变形温度与应变速率耦合作用对TWIP效应Ti-15Mo合金力学性能的影响

Coupling effect of deformation temperature and strain rate on mechanical properties in TWIP Ti-15Mo alloy

变形温度和应变速率均影响β型钛合金的力学性能,且其影响均关联塑性变形过程中变形方式的变化。利用TEM,EBSD,SEM,XRD,OM和拉伸试验机研究变形温度和应变速率耦合作用对{332}〈113〉孪生诱发塑性效应Ti-15Mo合金力学性能的影响。结果表明:在298 K和573 K下,屈服强度均随应变速率的增加逐渐升高,即依赖于位错热激活过程,且573 K下显著的位错热激活作用使得屈服强度表现出更大的应变速率依赖性。不同于298 K下,Ti-15Mo合金在573 K下通过{332}〈113〉孪生和位错滑移耦合变形;构建的流变应力模型表明位错强化成为其主要强化方式。
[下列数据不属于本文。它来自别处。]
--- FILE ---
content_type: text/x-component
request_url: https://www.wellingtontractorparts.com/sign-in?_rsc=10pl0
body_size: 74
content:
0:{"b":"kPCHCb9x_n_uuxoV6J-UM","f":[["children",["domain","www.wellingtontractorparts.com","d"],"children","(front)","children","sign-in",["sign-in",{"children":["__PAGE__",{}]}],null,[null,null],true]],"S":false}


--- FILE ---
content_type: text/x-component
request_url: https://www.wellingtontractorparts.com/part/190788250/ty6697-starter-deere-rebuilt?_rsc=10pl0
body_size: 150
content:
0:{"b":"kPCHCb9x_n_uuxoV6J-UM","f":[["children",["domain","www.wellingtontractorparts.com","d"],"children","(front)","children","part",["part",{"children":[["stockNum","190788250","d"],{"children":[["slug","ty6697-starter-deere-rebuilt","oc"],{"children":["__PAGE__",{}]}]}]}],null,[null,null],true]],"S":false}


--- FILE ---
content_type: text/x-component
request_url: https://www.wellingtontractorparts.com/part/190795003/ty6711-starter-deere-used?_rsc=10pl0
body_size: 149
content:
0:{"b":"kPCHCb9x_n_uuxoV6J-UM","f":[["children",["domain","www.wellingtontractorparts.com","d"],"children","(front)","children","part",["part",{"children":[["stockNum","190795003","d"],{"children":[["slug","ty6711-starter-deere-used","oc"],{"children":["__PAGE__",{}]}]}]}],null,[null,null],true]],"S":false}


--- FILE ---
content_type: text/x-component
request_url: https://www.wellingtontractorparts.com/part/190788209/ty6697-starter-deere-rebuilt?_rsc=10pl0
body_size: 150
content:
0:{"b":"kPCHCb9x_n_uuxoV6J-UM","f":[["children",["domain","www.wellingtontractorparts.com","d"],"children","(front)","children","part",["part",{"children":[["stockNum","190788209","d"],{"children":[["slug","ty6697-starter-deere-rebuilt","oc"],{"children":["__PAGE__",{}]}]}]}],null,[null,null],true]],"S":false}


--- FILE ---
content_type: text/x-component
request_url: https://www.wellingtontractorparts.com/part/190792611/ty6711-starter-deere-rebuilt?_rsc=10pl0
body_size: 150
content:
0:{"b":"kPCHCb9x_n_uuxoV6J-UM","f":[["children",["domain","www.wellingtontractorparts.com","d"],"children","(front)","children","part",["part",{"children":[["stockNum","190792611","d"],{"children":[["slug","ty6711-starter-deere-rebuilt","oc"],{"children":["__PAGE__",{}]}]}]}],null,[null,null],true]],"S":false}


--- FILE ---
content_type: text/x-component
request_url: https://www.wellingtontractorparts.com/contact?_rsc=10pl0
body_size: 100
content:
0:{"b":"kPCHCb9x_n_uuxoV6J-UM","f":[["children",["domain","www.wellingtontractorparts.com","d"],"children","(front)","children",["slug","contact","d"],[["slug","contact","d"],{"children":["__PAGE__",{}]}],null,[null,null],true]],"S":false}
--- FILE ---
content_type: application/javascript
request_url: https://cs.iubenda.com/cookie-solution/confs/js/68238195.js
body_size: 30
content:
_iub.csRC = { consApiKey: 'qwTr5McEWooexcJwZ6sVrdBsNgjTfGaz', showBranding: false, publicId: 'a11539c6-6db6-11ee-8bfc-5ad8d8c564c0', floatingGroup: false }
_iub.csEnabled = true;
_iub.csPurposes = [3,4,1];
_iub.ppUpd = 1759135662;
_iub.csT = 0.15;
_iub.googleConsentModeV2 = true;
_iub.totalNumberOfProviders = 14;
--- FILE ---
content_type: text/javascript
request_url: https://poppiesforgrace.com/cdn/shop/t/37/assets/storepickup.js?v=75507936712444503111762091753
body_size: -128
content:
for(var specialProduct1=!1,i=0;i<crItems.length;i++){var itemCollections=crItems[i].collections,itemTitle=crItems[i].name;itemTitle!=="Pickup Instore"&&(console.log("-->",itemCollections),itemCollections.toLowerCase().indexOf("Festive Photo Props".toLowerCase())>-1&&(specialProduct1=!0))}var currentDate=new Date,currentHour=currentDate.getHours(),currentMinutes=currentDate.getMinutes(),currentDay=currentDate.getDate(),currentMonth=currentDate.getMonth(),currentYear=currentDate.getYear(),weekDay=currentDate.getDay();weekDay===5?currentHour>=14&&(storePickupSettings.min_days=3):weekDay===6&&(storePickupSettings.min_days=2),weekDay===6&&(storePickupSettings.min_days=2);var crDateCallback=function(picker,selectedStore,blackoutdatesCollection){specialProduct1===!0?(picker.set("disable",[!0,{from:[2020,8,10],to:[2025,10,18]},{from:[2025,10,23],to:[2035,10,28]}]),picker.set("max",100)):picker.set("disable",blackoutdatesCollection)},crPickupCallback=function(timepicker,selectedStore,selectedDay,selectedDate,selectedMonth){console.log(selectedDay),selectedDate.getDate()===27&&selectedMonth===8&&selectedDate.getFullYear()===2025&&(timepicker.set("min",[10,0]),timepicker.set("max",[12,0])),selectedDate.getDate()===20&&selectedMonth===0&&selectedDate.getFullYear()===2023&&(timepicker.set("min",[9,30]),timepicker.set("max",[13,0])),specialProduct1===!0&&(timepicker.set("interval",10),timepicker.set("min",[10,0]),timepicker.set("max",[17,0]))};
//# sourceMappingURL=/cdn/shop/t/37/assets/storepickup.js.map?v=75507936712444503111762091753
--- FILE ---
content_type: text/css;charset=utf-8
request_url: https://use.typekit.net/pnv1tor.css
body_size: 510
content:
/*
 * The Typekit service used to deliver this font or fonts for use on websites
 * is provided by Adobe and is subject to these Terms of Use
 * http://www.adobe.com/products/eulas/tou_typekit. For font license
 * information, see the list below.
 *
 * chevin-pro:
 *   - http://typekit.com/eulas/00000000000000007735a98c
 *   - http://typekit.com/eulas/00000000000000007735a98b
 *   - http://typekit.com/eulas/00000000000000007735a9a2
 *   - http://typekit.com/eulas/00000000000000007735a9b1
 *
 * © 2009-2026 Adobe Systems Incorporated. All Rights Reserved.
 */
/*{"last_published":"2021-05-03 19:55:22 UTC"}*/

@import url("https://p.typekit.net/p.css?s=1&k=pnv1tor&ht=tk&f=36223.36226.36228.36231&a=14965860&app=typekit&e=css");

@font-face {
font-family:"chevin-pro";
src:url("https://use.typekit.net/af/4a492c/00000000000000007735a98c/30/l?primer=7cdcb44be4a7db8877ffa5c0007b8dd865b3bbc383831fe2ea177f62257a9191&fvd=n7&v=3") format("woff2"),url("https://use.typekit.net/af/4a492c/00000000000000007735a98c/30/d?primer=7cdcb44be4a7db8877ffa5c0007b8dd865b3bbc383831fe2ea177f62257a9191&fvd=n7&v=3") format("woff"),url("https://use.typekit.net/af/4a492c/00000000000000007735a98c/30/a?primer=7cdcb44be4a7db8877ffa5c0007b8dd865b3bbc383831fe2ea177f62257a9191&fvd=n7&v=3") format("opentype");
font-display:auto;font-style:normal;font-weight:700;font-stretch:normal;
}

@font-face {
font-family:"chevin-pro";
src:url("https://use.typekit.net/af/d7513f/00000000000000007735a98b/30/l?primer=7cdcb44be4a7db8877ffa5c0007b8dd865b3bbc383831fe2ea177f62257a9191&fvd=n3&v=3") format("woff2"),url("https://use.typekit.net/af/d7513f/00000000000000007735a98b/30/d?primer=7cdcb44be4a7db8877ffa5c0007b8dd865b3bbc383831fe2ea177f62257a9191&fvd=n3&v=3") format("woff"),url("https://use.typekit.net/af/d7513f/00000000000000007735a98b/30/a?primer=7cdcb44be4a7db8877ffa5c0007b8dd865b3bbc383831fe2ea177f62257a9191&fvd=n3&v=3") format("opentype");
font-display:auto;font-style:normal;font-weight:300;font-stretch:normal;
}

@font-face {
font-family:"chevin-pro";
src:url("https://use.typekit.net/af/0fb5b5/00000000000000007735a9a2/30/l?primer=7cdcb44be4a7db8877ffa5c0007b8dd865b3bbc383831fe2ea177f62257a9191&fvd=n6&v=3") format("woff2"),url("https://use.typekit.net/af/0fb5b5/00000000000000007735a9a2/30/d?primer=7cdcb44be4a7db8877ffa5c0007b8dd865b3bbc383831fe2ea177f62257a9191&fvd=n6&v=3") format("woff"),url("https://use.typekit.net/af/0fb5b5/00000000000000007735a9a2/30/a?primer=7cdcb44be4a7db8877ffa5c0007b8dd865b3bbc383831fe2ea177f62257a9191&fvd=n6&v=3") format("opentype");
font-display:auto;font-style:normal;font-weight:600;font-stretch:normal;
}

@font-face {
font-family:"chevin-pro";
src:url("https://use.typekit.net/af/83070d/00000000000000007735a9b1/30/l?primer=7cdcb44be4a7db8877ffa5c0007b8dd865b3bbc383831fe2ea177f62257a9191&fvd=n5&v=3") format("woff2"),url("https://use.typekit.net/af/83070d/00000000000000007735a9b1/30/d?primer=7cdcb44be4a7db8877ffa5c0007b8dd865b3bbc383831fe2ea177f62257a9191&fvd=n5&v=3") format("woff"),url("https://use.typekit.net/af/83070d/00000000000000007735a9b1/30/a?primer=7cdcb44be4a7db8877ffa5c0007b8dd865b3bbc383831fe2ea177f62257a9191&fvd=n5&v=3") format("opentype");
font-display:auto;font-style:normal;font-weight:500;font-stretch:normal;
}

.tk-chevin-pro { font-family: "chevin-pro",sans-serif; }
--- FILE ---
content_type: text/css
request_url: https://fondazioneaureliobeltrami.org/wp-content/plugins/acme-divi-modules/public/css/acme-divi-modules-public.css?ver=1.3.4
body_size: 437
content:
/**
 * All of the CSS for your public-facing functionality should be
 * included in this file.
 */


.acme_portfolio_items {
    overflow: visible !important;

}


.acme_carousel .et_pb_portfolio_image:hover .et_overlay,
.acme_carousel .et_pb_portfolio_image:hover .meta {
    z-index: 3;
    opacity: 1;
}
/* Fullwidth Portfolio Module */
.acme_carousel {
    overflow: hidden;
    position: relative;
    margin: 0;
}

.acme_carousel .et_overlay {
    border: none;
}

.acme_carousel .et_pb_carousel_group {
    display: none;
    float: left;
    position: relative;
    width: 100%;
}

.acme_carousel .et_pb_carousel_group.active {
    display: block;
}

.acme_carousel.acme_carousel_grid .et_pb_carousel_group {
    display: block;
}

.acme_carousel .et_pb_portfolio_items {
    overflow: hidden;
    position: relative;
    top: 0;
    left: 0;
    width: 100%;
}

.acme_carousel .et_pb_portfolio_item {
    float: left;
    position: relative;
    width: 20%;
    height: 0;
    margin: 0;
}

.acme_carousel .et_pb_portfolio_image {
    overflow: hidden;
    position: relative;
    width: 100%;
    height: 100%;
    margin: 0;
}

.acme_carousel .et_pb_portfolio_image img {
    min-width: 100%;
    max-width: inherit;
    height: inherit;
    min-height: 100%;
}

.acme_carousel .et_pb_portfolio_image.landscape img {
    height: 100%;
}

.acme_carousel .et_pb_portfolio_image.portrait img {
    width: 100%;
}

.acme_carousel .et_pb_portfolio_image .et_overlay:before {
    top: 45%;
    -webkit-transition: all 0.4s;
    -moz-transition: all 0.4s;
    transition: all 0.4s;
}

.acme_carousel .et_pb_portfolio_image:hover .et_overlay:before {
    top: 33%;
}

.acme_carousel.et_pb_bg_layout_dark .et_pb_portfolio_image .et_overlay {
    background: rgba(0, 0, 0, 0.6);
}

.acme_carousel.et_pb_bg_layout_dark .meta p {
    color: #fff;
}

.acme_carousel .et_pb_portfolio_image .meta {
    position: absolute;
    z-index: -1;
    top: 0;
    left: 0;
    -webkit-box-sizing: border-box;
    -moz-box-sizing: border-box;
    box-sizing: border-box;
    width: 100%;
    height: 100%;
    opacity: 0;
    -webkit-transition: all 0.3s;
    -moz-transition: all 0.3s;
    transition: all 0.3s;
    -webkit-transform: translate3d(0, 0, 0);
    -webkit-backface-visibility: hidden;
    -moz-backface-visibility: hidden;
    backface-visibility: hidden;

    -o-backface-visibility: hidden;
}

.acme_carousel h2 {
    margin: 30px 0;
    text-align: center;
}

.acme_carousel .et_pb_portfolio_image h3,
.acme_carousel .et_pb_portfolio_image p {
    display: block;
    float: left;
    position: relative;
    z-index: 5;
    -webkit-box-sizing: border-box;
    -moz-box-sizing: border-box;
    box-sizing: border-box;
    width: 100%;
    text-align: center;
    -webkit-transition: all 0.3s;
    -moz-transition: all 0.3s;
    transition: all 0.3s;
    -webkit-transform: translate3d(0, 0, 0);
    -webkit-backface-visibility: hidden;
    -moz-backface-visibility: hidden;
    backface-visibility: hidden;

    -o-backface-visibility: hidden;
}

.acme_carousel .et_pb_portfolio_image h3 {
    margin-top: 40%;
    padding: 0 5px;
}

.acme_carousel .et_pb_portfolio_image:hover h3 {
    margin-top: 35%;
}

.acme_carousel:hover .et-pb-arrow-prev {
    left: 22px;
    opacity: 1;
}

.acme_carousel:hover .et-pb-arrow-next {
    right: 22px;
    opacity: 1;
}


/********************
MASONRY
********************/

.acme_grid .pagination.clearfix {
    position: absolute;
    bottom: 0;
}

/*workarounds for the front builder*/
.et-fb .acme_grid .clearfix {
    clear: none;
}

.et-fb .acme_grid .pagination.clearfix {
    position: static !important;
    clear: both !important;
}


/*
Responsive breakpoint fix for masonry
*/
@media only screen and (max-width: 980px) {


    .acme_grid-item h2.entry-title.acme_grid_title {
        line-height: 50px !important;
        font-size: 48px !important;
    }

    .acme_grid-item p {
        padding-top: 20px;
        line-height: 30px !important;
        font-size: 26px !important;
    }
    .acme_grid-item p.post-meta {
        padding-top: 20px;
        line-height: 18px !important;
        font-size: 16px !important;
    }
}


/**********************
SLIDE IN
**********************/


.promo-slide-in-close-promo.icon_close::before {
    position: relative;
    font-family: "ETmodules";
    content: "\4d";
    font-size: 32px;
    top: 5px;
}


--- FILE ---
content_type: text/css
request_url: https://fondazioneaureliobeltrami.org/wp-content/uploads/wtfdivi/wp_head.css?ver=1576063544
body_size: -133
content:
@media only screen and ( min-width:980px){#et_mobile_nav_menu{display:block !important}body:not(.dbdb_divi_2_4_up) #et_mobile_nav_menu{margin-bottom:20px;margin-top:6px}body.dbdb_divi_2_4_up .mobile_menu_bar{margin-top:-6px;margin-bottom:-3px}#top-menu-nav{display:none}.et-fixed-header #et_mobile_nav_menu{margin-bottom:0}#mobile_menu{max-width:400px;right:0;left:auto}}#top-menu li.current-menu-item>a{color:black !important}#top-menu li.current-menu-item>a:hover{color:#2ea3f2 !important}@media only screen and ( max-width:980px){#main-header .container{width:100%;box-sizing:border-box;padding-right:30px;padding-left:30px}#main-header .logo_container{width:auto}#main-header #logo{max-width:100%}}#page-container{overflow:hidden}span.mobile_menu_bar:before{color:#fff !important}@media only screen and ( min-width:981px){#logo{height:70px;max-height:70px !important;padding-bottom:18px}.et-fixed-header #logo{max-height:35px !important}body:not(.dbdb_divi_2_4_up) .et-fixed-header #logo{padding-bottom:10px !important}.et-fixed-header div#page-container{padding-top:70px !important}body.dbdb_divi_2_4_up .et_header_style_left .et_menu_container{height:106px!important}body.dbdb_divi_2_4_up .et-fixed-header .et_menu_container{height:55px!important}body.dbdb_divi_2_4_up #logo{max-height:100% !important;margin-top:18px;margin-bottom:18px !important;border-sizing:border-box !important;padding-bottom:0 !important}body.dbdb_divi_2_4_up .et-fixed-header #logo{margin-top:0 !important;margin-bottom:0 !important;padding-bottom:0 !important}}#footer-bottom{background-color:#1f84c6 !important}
高应变速率下,塑性变形早期形成的更多孪晶虽然会抑制孪生的进一步产生降低加工硬化率,但同时有效降低位错不均匀分布引起的局部应力集中延缓颈缩的发生;两个方面的共同作用使得Ti-15Mo合金在变形温度和应变速率耦合作用下呈现出更小的应变速率依赖性。

Both deformation temperature and strain rate affect the mechanical properties ofβtitanium alloy,and are related to the change of deformation mode in the process of plastic deformation.The effects of deformation temperature and strain rate coupling on the mechanical properties of{332}〈113〉twinning induced plastic effect Ti-15 Mo alloy were studied by TEM,EBSD,SEM,XRD,OM and tensile testing machine.The results show that as increase of strain rate,yield strength increases at 298 K and 573 K,which is intensively dependent on dislocation thermal activation behavior.The larger contribution of dislocation activation at 573 K exhibites the higher strain rate dependency on yield strength.At 573 K,the Ti-15 Mo alloy is deformed by{332}〈113〉twinning and dislocation slip,which is different from that at 298 K,and the established flow stress model indicates that dislocation strengthening has a greater contribution.At a high strain rate,the formation of more twins at early deformation suppresses the subsequent formation of twins,decreasing the work hardening rate,whereas can effectively decrease the local stress concentration due to the inhomogeneous distribution of dislocations,delaying the necking.Consequently,these two factors result in the lower strain rate dependency on flow stress in the Ti-15 Mo alloy under the coupling effect of deformation temperature and strain rate.